I learned a trick from w2aew: how to measure current if you don't have a current probe.

He's using a N-channel JFET as example. I adapted it to a P-channel type - the J176.

image

w2aew describes this in a video. He also published the notes. Follow and understand that first, because I will focus on translating this to a P-channel circuit.

 

 

Current mirror

 

This is a nice trick to measure the current in a component if you don't have a sensitive current probe.

It's not perfect, but works surprisingly good.

 

You do this by putting a transistor in series with the part of the circuit you want to know the current of.

You tie the basis of the transistor to the collector.

image

image: current mirror. NPNs used because we're sinking current in the blog's circuit, if you use conventional current flow.

 

This will cause that there's maximum the basis-emitter drop over collector-emitter (because basis and collector are connected) is also that "diode" drop.

This is the start of the working point of the circuit. You have to add the diode drop voltage to the "original" supply voltage. The transistor is conducting.

 

Then because of magic (because of physics actually), the collector current running trough a similar transistor -  that has base and emitter attached to the first one - is virtually the same as the current running trough the original one.

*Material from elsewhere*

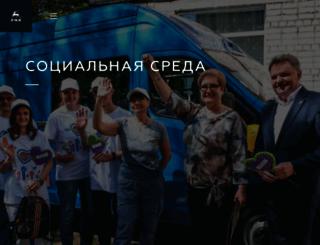 gazgroup.ru screenshot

You can measure that current by putting a serial resistor in the collector line, and checking the voltage over that resistor.

 

The N-channel Drain Current Measurement Circuit

 

Almost all tutorials use N-channel devices. So does w2aew. Here is his circuit:

 

image

image source: w2aew notes. This is a neat design that lets you see the curve on an oscilloscope in X - Y mode. Try it.

 

The P-channel Version

 

I'm translating that into a P-channel one. I'm using LTspice so that I can simulate some situations later.

If, like me, your brain is used to think NPN, N-channel, possitive power supplies, you'll need to flex a little.

 

image

image: translated wa2aew design to P-channel FET, all components at the same place.

 

There are several conventions on how to draw negative-voltage diagrams.

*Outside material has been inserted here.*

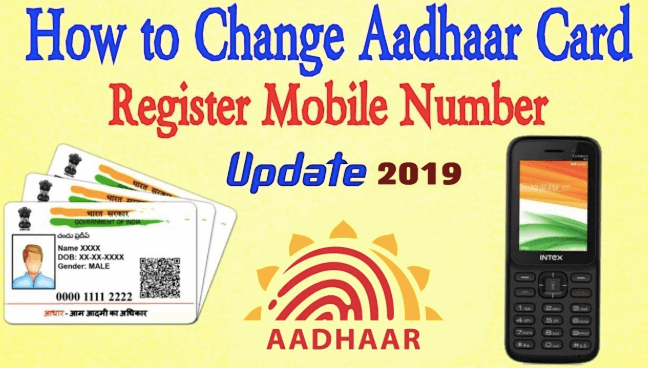 change mobile number in aadhar card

The one used here (above), puts ground at the bottom, and the negative supply on top. I've done that here to stay close to w2aew's drawing. Philips typically used this style too in their audio schematics.

Most put the ground level on top, and the supply at the bottom of the schematic (like below). I often do that - in particular when I have a symmetric design with positive and negative supplies.

image

image: the same diagram, with base on top and the supply voltage at the bottom of the diagram. (done in ms-paint : ) )

 

For my brain, the first one is easier to understand when following the explanation in w2aew's video.

The second one is easier when I'm investigating the circuit, visualising conventional current flow.

 

What has changed.

  • supplies are inverted.
  • The JFET is now P-channel
  • the two transistors in the mirror are NPNs.

 

what is that PWL REPEAT FOREVER (0 .6 .05 3.6 .1 .6) ENDREPEAT on the LTspice schematic?

It's a directive that generates a triangular wave of 3 V, with 0.6 V DC offset (yes: that diode drop!)

  • start at time 0, with 0.6 V
  • in 0.05 seconds, ramp to 3.6 V
  • in 0.10 seconds, ramp back to 0.6 V
  • repeat

I learned this from Analog Devices.

 

The Simulated Results

 

w2aew's JFET has a higher Gate-Source Cut-Off Voltage than mine (J310, somewhere between -2 -> -6.5 V, while mine is a J176 with 1 -> 4 V cut-off).

Here is his drawing of the results as recorded on an oscilloscope:

 

imageimage

 

Here are mine, simulated in LTspice:

image

The red line is the ID of the FET. The Blue line the current trough R20 (closely mirroring the FET current).

I've added the green triangle voltage that is the source voltage for good measure. This is with gate at 0.5V

 

I'l build this up with real components in a follow-up blog, and see if I can get this as a curve on the scope ...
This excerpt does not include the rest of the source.